-- SUPPLIED PASSAGE follows --

Its first half of 2014 (1H14) core net profit were also broadly in line with analysts’ expectations, with most analysts believing that the group still has a positive outlook ahead.

In a statement to Bursa Malaysia, Unisem highlighted that the group had achieved net profit of RM19.347 million for the six months ended June 30, 2014 as compared to a net loss of RM15.052 million in the corresponding six months period a year ago.

The research arm of CIMB Investment Bank Bhd (CIMB Research) deemed Unisem’s 1H14 core net profit broadly in line of its and consensus making up 30 and 32 per cent full-year estimates as it expects a stronger earnings performance in 2H14, driven by higher semiconductor industry demand and improving utilisation rates.

As for the research arm of Kenanga Investment Bank Bhd (Kenanga Research), it deemed the results to be above the research house expectations as it had previously expected the group to record RM4 million in 1H, on the base case assumption of slower gestation period and lower utilisation rate (circa 66 per cent).

It pointed out that the key positive deviations were better-than-expected utilisation rate of circa 70 per cent, faster-than-expected turnaround, and  better cost management.

Moving on to Unisem’s management guiding for sequential revenue growth of five to 10 per cent in the third quarter of financial year 2014 (3QFY14), CIMB Research believed the guidance was reasonable given that it was within the industry’s average growth forecast for the year.

“Moreover, we believe the target is achievable given that Unisem still has the excess capacity to increase production.

“We expect utilisation levels in 2H to trend higher to a 75 per cent level from 70 per cent in 2Q14,” it projected.

In addition, the research arm sees further improvement in Unisem’s operating efficiency from a lean operating structure following the cost rationalisation exercises that were carried out last year.

-- SUPPLIED PASSAGE concluded --
-- SUPPLIED INFORMATION follows --

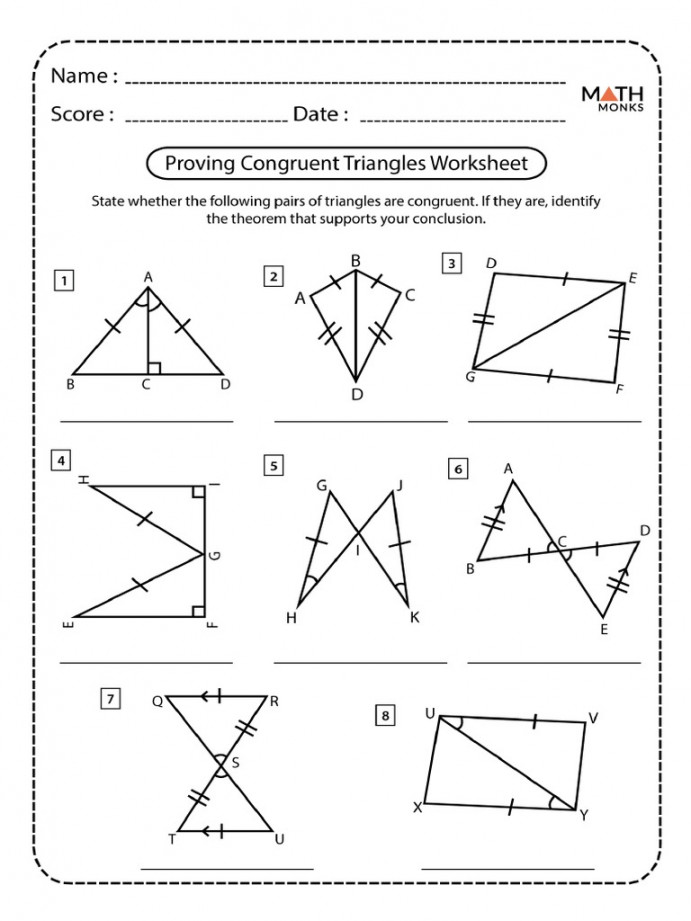 Geometry Worksheet Congruent Triangles  PDF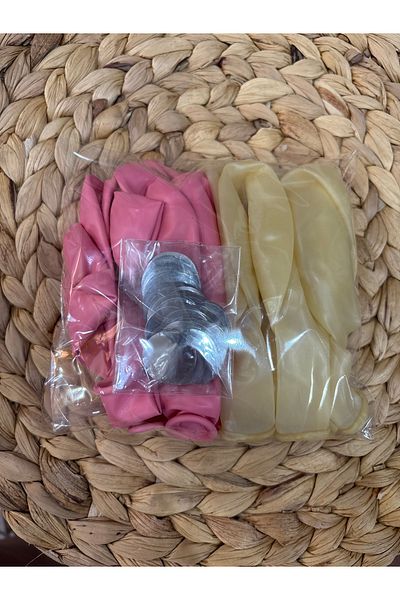 Deniz Party Store Macaron Pink Silver Confetti Transparent Balloon12 Inch 20 Pieces
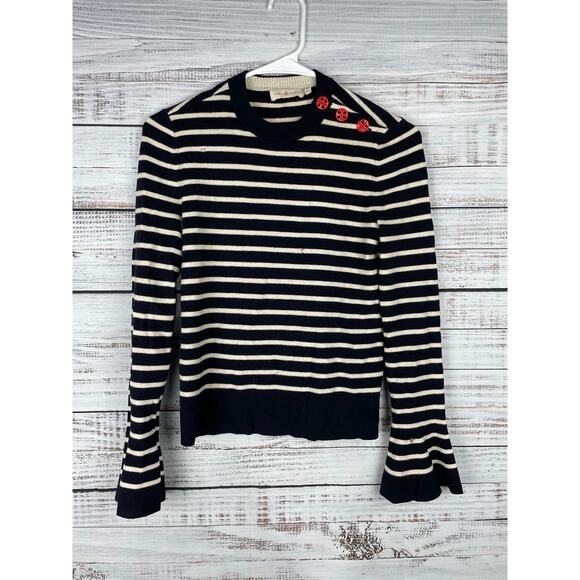 Tory Burch Sweaters - Tory Burch 100% Merino Wool Navy Blue Stripe Sweater Small Red Buttons FLAWED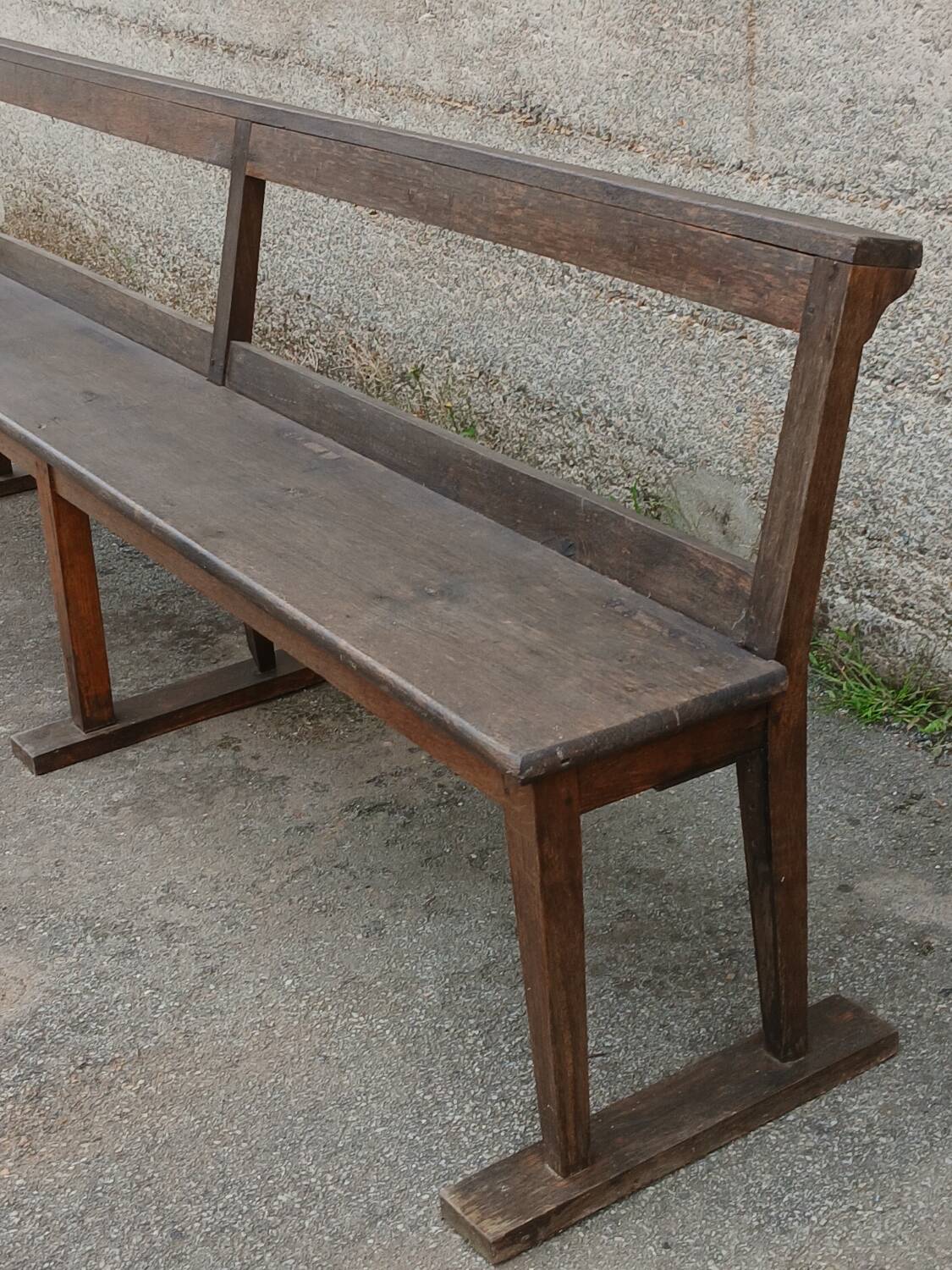 19th century oak church pew, 257 cm
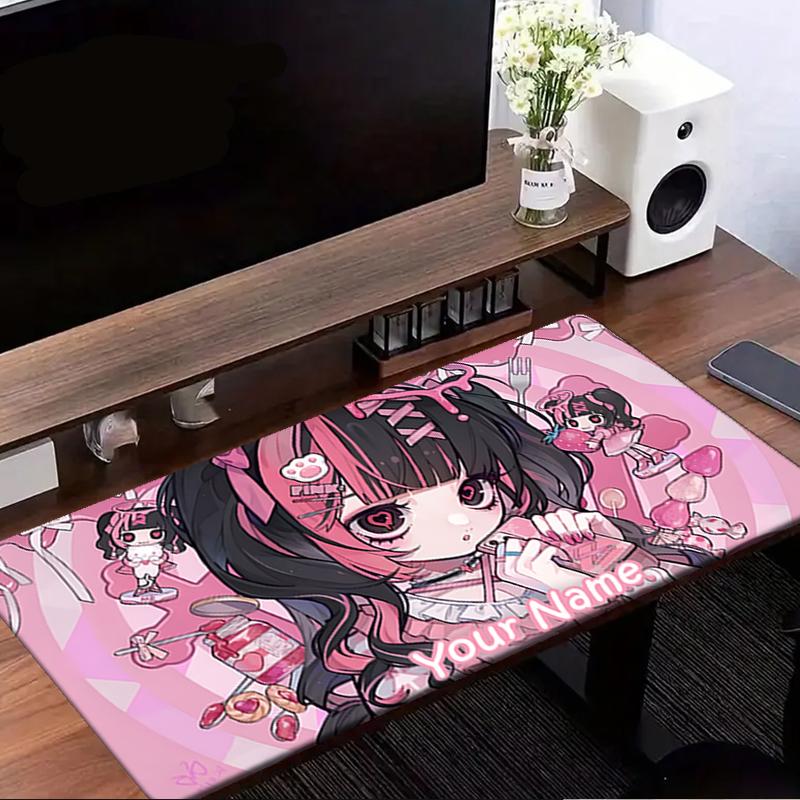 1PC Custom Name Pink Fantasy World Mouse Pad, Keyboard and Mouse Desk Pad, for Computer Notebook  Birthday Gift For Any Room Or Office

-- SUPPLIED INFORMATION concluded --

WORK TASK 1: List the key positive deviations that Kenanga Research points out in the Unisem earnings report.
WORK TASK 2: Revise the Unisem earnings report, starting with "In a statement" and going on through "66 per cent).", so that "the stock exchange" takes the place of "Bursa Malaysia".

WRITTEN ANSWER 1:
- better-than-expected utilisation rate of circa 70 per cent
- faster-than-expected turnaround
- better cost management

WRITTEN ANSWER 2:
In a statement to the stock exchange, Unisem highlighted that the group had achieved net profit of RM19.347 million for the six months ended June 30, 2014 as compared to a net loss of RM15.052 million in the corresponding six months period a year ago.

The research arm of CIMB Investment Bank Bhd (CIMB Research) deemed Unisem’s 1H14 core net profit broadly in line of its and consensus making up 30 and 32 per cent full-year estimates as it expects a stronger earnings performance in 2H14, driven by higher semiconductor industry demand and improving utilisation rates.

As for the research arm of Kenanga Investment Bank Bhd (Kenanga Research), it deemed the results to be above the research house expectations as it had previously expected the group to record RM4 million in 1H, on the base case assumption of slower gestation period and lower utilisation rate (circa 66 per cent).